The establishment and clearance of the R-loop on each gene are also dynamic at different stages of the meiotic process (Fig. 1C). According to the dynamic changes of the R-loop signal in adjacent stages, we divided R-loop genes into four groups: non-R-loop, R-loop-gained, R-loop-lost and R-loop maintained. Transcriptional analysis (combined with previous RNA-seq data GSE133636) showed that the R-loop-gained genes were always accompanied with higher transcription than other genes, while the R-loop-lost genes mostly appeared at lower transcriptional levels (Fig. 1D).

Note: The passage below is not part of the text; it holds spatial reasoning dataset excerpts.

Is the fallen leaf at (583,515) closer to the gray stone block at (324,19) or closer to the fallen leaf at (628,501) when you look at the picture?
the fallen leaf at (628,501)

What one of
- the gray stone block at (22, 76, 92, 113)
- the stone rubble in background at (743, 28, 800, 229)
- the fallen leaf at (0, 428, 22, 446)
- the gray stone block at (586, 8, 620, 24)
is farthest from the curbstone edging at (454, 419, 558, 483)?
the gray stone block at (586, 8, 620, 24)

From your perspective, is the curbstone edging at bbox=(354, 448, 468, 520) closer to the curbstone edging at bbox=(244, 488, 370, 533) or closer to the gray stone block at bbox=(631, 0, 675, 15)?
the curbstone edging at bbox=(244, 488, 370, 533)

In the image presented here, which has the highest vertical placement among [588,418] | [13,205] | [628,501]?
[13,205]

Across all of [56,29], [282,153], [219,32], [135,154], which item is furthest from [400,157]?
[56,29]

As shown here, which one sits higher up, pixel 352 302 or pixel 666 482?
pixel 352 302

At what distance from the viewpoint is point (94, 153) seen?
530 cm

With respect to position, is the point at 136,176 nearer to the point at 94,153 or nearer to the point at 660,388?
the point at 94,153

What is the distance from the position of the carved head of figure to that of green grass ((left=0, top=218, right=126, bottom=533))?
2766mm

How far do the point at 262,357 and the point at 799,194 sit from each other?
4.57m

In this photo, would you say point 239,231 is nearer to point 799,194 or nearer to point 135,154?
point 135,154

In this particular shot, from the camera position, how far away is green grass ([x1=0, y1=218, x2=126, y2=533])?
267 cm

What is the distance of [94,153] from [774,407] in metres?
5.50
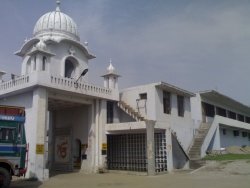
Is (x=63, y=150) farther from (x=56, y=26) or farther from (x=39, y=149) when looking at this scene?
(x=56, y=26)

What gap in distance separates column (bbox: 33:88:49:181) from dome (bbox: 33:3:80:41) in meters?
6.43

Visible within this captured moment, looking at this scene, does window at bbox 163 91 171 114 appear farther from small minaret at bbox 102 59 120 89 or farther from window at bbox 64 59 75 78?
window at bbox 64 59 75 78

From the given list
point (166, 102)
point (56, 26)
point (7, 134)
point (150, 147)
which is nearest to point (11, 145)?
point (7, 134)

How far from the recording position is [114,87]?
21.6m

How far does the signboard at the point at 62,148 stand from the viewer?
21.2 meters

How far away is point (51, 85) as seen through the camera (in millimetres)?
16828

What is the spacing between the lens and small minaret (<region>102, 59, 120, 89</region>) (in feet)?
70.4

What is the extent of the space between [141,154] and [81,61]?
307 inches

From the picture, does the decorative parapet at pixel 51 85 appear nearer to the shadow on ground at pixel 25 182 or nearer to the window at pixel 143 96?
the window at pixel 143 96

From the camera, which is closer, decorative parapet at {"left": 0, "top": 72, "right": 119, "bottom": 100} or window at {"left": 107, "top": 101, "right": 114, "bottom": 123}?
decorative parapet at {"left": 0, "top": 72, "right": 119, "bottom": 100}

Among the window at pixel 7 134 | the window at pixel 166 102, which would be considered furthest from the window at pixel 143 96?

Clustering analysis of all replicates revealed that SPG showed more correlations with LZ, but PD showed more correlations with MII (Fig. S1C). It is surprising that L/Z and P/D showed similar intensities but were clustered into different groups (Fig. S1C). We used the L/Z to P/D transition as an example to explore the important role of the R-loop in meiotic developmental progress. Firstly, we analyzed the R-loop dynamics during L/Z to P/D differentiation. Across all detected R-loop peaks between L/Z and P/D, 16.8% of R-loop peaks (total 386 peaks) were higher in L/Z than P/D, but 40.9% of peaks (total 936 peaks) were lower in L/Z (Fig. 1E; S1D). Dynamic R-loop genes were defined as genes that detected differential R-loop peaks between L/Z and P/D. There were also dynamic transcriptional changes during L/Z to P/D transition. A total of 1,850 genes were downregulated, and 2,056 genes were upregulated by 2-fold change screening (Fig. 1F). Above differentially expressed genes (DEGs) detected R-loop peaks in the promoter region were assigned to R-loop DEGs. Further intersection analysis of the dynamic R-loop genes and R-loop DEGs during L/Z to P/D transition showed a significant overlapping ratio (Fig. 1G-H). Briefly, 60% of up-regulated R-loop DEGs overlapped with increased R-loop genes (P-value = 1.8e-8), 35% of down-regulated R-loop DEGs were shared with decreased R-loop genes (P-value = 3.7e-11). Interestingly, we also observed 87% of L/Z R-loop peaks, 72% P/D R-loop peaks were shared with the H3K4me3 peaks in genes promoter regions respectively, which partially supports the close relationship between the R-loop and transcription (Fig. 1I-J). As shown in the genome browser of Usp28, lower levels of R-loop from L/Z to P stage at promoter regions are accompanied by decreasing H3K4me3 modification, following downstream lower transcriptional levels in P (Fig. 1K). Taken together, the R-loop is predominantly distributed at promoter regions and is closely related to the transcriptional process in meiosis.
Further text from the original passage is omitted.